▸ Assignment
Among the entries below, please show each line that carries the word "site".

▸ Input data
—————
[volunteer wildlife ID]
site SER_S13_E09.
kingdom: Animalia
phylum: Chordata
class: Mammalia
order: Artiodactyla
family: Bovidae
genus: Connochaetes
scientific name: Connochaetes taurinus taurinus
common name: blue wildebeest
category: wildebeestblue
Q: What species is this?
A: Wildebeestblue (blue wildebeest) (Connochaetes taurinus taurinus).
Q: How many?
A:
—————
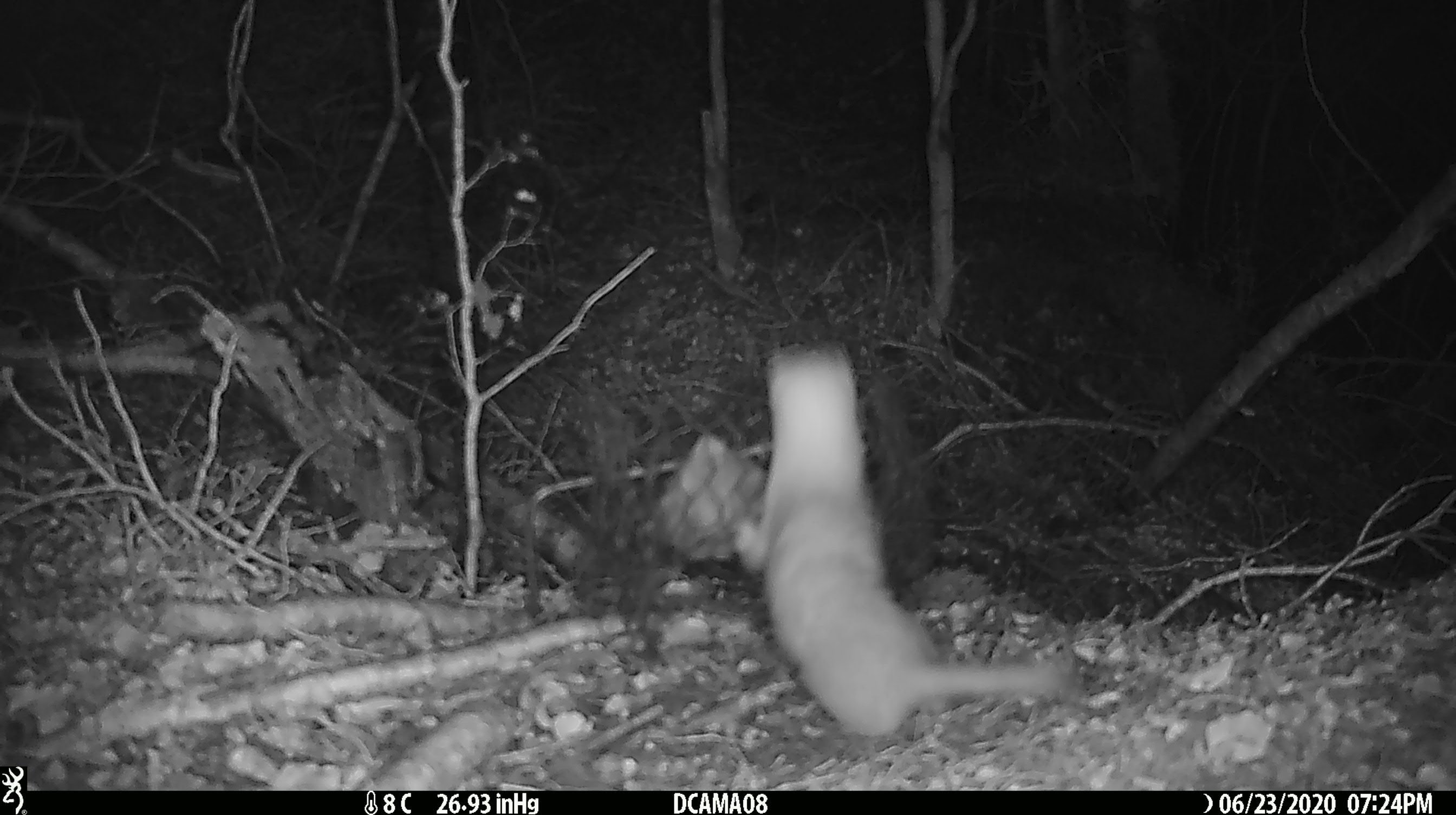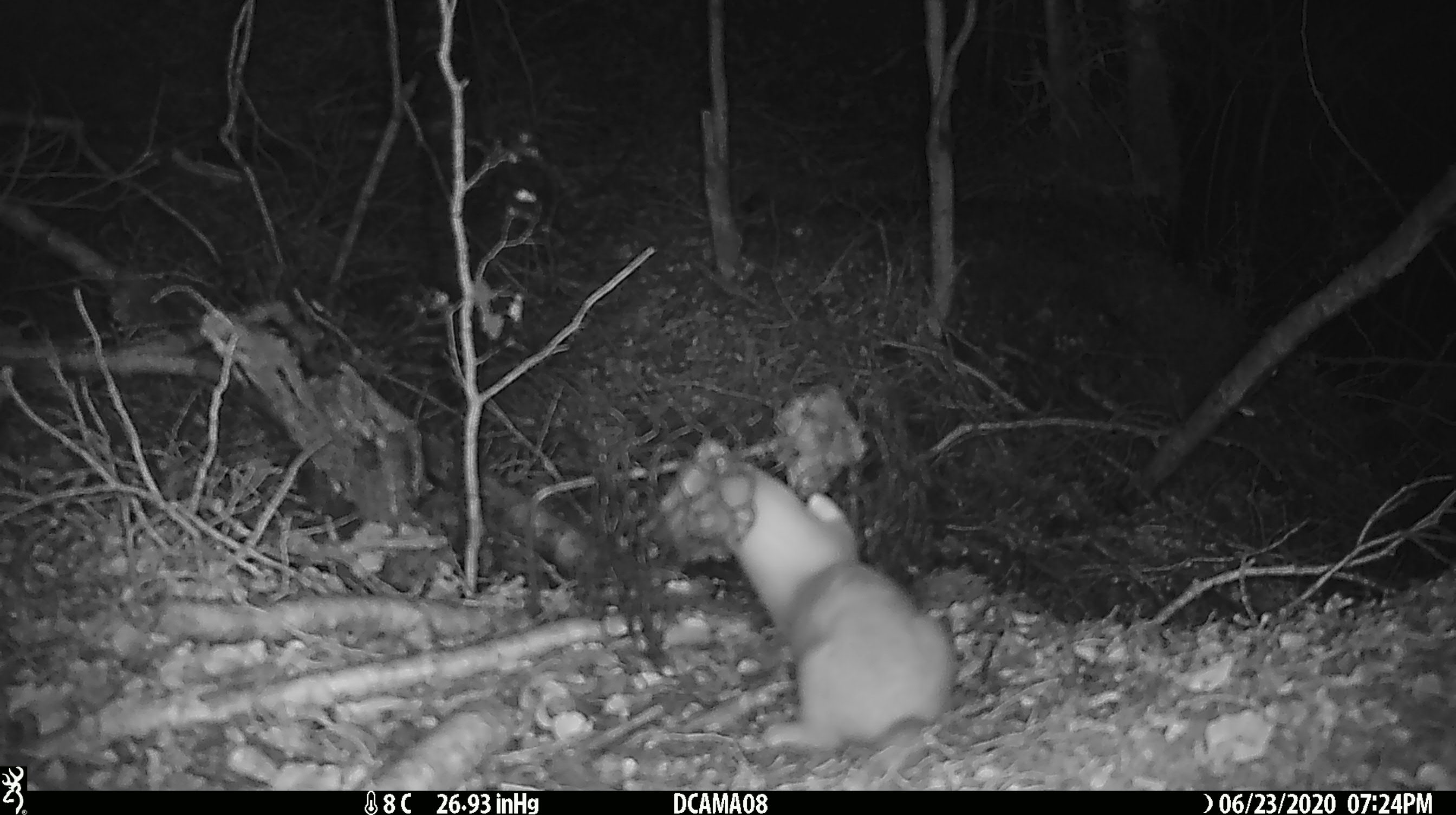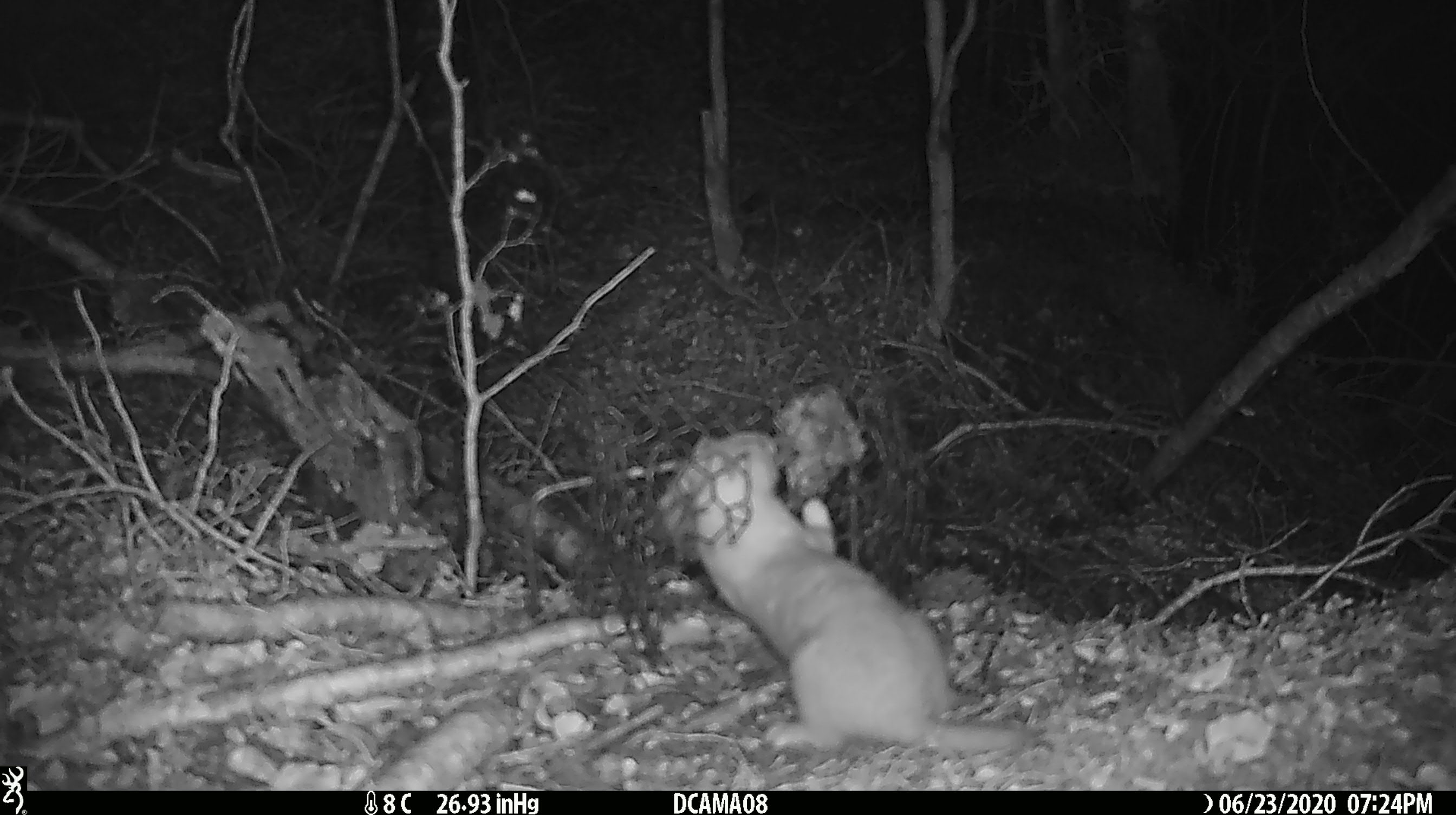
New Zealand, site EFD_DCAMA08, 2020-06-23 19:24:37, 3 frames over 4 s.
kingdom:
—————
▸ Answer to this problem
site SER_S13_E09.
New Zealand, site EFD_DCAMA08, 2020-06-23 19:24:37, 3 frames over 4 s.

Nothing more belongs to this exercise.